(Excerpt provided begins)

Listed buildings in the village include 17th century Scawsby Hall and a Tudor cottage.

The A635 Barnsley Road is the main thoroughfare through Scawsby. On Barnsley Road is the local primary school, Scawsby Saltersgate Junior School, with Scawsby Saltersgate Infant School, Scawsby Community Centre, Scawsby Health Centre, and two public houses, Scawsby Mill and The Sun. Rosedale School, Ridgewood School and Stone Hill School are all other schools in Scawsby. It is a short distance down from junction 37 of the A1(M) Doncaster Bypass.

Scawsby is in the BBC Yorkshire and ITV Yorkshire television regions. The local radio stations are TX1 Radio, which covers all of Doncaster and Bassetlaw, Sine FM, a community radio station for Doncaster, Hallam FM, a commercial station for South Yorkshire, and BBC Radio Sheffield, the local BBC station. Heart, Capital and Greatest Hits Radio networked stations also cover the area.

==History==
In 2012, BBC News reported on Scawsby Fisheries, a fish and chip shop on Rowena Drive which attempted for charity the world fish and chip portion record, with a fry of 33lb (15kg) of battered cod alongside 64lb (29kg) of chips.

Scawsby Day College of Education operated here in the village, until it closed in 1976.

In the Domesday Book it was part of the West Riding of Yorkshire. Its head of manor is Brodsworth, a village about 3.5 miles north-west of Scawsby.

In 1536, during the uprising known as the Pilgrimage of Grace the royalist leaders, Thomas Howard, 3rd Duke of Norfolk, and George Talbot, 4th Earl of Shrewsbury, opened negotiations with the insurgents at Scawsby Leys, NW of Scawsby, where Robert Aske had assembled between 30,000 and 40,000 people.

(Excerpt provided ends)

Problem description -> Write out the part of the Scawsby passage from "In 1536, during" to "and 40,000 people.", without changing any wording.

(Provided information begins)

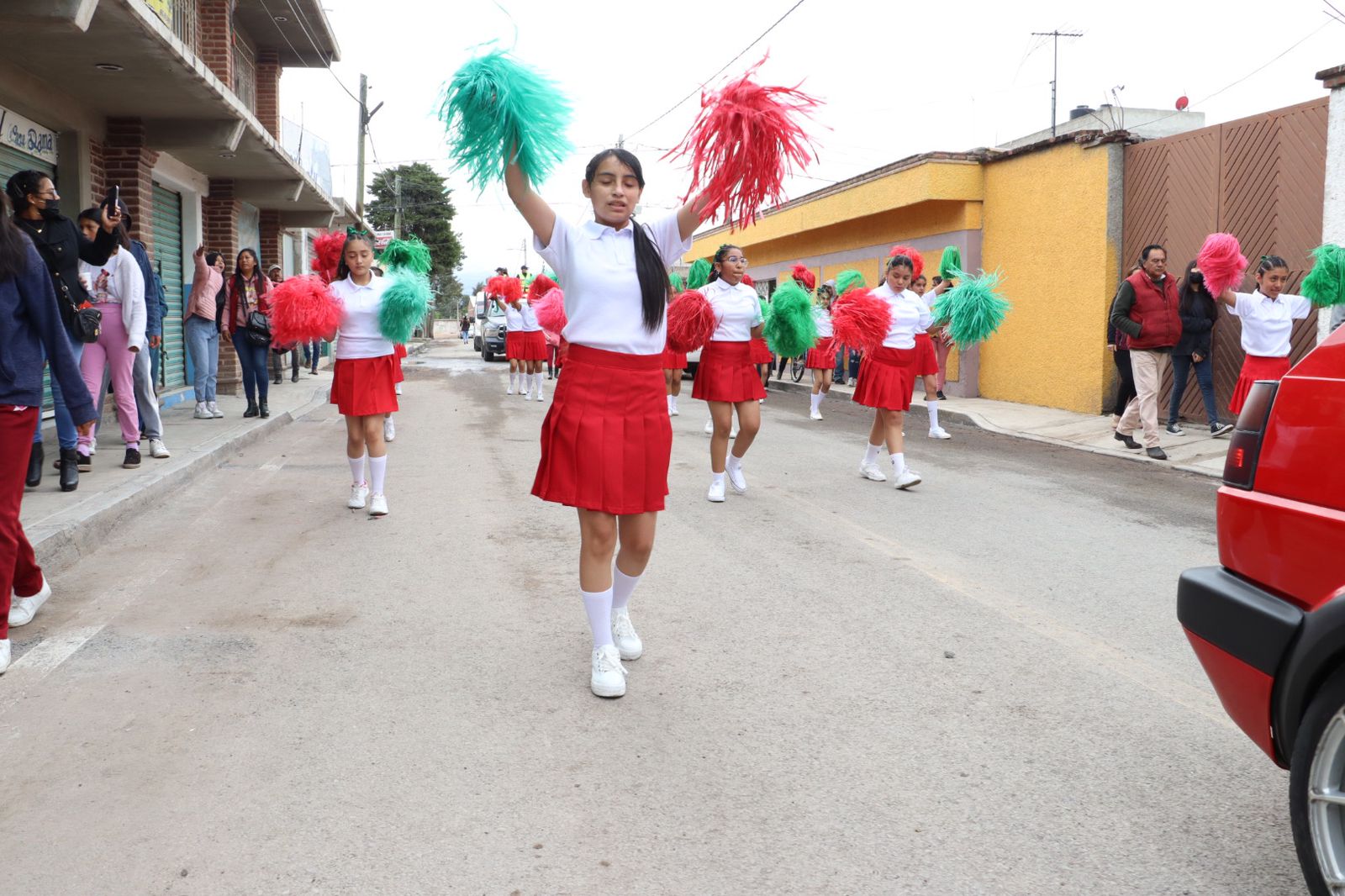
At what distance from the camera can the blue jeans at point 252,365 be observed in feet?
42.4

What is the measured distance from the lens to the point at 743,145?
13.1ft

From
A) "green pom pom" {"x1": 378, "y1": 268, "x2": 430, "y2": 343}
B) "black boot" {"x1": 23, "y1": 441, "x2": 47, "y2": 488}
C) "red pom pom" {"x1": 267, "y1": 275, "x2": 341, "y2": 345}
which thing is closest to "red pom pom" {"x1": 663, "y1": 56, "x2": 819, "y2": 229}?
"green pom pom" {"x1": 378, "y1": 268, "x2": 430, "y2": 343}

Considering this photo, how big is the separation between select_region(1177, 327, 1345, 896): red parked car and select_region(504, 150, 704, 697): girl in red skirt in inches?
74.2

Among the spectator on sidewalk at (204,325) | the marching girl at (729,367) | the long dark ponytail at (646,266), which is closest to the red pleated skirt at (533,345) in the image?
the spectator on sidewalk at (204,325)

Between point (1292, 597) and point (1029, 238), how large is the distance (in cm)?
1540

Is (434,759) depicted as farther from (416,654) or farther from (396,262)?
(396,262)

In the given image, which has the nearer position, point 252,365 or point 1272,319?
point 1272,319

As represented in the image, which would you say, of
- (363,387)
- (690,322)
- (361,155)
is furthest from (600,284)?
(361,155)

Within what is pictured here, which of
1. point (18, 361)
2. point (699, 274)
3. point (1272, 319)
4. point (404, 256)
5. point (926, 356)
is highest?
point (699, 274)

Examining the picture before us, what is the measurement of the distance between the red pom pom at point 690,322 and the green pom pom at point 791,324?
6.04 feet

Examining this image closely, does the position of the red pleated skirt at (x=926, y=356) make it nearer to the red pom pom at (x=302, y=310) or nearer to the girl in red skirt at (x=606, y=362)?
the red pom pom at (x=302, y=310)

(Provided information ends)
(Provided information begins)

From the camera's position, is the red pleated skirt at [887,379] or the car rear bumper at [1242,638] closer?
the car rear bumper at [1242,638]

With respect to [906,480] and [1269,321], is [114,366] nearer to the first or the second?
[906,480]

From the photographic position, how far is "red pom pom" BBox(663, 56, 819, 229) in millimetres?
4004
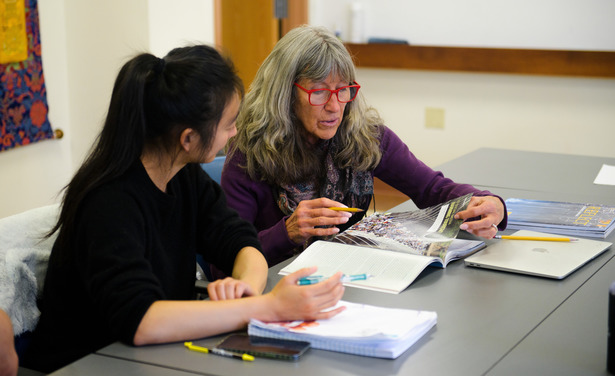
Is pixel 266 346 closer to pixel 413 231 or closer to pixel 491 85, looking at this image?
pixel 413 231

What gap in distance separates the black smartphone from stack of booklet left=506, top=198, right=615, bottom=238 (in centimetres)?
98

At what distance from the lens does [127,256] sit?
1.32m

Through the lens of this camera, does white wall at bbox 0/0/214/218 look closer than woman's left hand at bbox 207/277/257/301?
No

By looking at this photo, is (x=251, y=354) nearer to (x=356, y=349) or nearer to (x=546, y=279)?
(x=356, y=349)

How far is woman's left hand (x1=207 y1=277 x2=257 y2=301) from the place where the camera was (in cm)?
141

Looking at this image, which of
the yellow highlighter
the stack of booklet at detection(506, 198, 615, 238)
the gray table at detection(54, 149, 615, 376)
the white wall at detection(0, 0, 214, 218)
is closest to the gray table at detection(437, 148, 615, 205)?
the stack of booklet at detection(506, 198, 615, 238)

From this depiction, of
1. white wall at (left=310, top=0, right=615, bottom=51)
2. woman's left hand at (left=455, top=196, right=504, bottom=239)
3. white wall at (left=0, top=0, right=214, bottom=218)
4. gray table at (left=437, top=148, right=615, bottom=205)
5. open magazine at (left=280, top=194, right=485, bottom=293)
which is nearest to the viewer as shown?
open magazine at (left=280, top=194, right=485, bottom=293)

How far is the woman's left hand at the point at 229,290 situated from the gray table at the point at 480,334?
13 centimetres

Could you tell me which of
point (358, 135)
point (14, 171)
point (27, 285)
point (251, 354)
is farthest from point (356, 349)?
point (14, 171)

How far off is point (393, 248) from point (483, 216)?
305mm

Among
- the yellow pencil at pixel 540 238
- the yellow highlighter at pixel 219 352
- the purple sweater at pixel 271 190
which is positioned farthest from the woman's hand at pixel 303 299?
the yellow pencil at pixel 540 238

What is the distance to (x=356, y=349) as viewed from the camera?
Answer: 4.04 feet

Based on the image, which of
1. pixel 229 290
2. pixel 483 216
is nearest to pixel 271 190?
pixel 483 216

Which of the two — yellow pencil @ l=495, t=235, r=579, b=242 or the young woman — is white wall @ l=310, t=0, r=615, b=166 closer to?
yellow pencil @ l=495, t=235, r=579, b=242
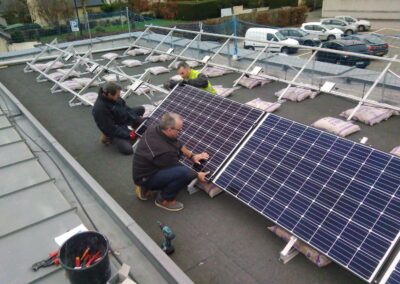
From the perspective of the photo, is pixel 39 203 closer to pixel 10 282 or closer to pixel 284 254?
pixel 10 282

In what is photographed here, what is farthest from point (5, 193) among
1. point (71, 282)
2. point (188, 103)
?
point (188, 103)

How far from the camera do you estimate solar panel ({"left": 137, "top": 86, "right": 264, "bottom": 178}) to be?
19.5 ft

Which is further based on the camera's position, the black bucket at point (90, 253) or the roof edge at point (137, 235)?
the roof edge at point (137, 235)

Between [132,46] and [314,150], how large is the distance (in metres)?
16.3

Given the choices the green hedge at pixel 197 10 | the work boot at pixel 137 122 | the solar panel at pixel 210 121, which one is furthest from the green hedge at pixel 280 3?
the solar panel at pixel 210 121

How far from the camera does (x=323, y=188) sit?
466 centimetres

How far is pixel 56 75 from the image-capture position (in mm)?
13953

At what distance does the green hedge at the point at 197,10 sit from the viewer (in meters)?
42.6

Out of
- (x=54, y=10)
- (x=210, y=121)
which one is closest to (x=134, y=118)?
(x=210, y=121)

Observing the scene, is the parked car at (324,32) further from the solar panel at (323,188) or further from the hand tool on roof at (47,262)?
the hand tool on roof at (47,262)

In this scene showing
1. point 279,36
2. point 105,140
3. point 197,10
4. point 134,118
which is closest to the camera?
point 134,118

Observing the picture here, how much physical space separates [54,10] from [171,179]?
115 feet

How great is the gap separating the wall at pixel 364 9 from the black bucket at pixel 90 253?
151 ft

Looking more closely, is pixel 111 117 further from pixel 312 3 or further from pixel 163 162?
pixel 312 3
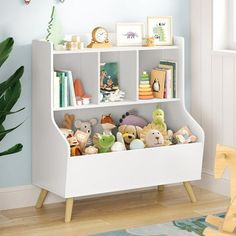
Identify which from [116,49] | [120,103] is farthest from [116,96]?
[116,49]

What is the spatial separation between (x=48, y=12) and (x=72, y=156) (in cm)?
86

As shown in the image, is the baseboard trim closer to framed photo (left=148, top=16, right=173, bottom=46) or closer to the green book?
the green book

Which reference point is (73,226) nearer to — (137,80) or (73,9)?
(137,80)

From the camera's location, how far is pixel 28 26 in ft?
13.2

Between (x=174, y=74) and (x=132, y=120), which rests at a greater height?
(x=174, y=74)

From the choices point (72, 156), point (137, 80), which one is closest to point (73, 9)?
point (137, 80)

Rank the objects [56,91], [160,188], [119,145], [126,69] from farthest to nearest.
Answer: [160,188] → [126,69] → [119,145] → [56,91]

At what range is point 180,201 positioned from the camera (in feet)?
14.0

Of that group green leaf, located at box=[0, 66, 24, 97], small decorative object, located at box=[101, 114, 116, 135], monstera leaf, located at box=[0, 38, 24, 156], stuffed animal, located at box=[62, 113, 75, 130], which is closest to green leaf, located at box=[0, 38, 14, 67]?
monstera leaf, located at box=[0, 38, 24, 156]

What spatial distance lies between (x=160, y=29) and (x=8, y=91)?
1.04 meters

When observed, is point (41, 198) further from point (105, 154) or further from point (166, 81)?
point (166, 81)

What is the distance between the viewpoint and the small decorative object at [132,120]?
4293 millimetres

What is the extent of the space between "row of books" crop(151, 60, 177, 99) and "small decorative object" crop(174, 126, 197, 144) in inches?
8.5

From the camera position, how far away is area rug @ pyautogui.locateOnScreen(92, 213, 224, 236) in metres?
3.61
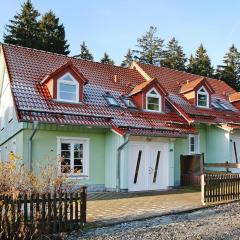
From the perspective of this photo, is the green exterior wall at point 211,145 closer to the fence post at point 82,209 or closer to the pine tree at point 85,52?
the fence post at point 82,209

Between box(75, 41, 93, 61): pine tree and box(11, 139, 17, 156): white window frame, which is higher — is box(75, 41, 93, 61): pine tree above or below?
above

(Provided information ends)

Answer to this task ->
In 1536, during the uprising known as the Pilgrimage of Grace the royalist leaders, Thomas Howard, 3rd Duke of Norfolk, and George Talbot, 4th Earl of Shrewsbury, opened negotiations with the insurgents at Scawsby Leys, NW of Scawsby, where Robert Aske had assembled between 30,000 and 40,000 people.